Kangkung crispy ala Malaysia. Tampak sangat menggoda. Stake up dengan kangkung dan telur puyuh digoreng kering (tampak crispy) salut maizena lalu disiram dengan udang dan cumi masak kuah (ala Malaysia tadi). Kuahnya 'nyemek' kekuningan dan tampak potongan-potongan besar bawang putih. Pula tampak bumbu-bumbu 'pasir' yang saya curigai sebagai penyumbang rasa kari. Benar saja, kangkung terasa renyah di mulut tanpa kehilangan 'bitter' khas kangkung. Bumbunya terasa lembut dengan dominasi rasa gurih kari dan bawang putih. Pas!. Lagi-lagi udang dan cuminya segar serta tidak overcooked. 'Nyakrek' total! Excellent! Price/Performance <1.

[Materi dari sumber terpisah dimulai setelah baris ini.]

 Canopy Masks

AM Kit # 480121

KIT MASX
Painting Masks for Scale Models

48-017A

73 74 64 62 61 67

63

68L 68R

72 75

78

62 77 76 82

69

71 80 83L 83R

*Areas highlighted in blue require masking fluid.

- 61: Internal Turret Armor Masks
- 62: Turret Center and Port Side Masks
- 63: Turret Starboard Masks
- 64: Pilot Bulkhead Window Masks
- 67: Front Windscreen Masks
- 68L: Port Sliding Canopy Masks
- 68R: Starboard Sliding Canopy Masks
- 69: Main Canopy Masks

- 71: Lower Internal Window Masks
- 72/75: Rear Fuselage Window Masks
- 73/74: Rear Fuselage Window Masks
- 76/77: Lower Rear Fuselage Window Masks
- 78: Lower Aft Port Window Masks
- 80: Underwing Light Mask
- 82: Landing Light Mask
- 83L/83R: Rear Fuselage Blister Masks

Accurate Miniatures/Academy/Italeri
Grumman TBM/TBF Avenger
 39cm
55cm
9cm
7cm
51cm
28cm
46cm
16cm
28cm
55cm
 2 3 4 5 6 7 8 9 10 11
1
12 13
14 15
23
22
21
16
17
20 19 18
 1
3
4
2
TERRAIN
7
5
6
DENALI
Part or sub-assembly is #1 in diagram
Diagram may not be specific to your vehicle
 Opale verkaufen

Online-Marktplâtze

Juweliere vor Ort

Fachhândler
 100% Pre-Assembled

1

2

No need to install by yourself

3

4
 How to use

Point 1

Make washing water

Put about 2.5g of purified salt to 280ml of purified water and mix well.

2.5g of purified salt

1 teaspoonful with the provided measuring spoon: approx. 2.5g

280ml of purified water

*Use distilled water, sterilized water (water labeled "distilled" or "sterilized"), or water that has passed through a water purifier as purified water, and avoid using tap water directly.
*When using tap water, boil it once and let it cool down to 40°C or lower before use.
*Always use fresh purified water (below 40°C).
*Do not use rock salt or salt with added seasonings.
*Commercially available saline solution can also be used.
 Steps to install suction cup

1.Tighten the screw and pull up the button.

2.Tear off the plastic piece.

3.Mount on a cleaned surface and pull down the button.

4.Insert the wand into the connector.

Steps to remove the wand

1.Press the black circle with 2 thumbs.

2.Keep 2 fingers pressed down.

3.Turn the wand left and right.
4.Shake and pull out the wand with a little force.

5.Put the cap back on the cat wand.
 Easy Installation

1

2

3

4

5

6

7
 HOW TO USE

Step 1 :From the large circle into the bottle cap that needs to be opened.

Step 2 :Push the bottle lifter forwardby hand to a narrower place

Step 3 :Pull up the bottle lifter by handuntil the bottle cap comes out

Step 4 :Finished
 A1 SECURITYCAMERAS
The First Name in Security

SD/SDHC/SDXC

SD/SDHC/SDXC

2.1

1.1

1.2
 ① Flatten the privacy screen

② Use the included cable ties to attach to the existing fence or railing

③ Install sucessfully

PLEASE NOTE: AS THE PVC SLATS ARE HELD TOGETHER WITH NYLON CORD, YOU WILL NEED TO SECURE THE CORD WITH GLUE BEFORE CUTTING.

Ayam goreng mentega (customized dengan salut tepung). Tampak biasa-biasa sehingga tidak tertarik untuk memotret. Rasa juga tidak terlalu istimewa. Bumbu lagi-lagi didominasi manis dan gurihnya kecap manis sehingga lebih layak disebut masak kecap. Entah kenapa anak kami pun tidak mau memakannya. Sehingga hanya saya ambil 1 potong lalu selebihnya kami bungkus. Mungkin karena salut tepungnya yang menyebabkan bumbu tidak terlalu meresap ke daging. Hambar. Entah juga apabila tidak dimasak salut tepung. Price/Performance >>1

Overall pengalaman baru dengan bumbu ala Malaysia yang menurut saya gado-gado dari chinese food dan melayu (kari lembut) cukup memuaskan. Dipastikan untuk akan kembali datang di lain waktu. Koki gendut melepas kami hingga teras dan tentunya saya puji kangkung crispynya. Total kerusakan Rp.87.500,-. Overall price/performance >1, sedikit 'over valued' akibat ayam goreng menteganya.

nice food, friendly cook!
::Resto 'Malaysia' Seafood, Jl Lengkong Besar No. 51B, Bandung.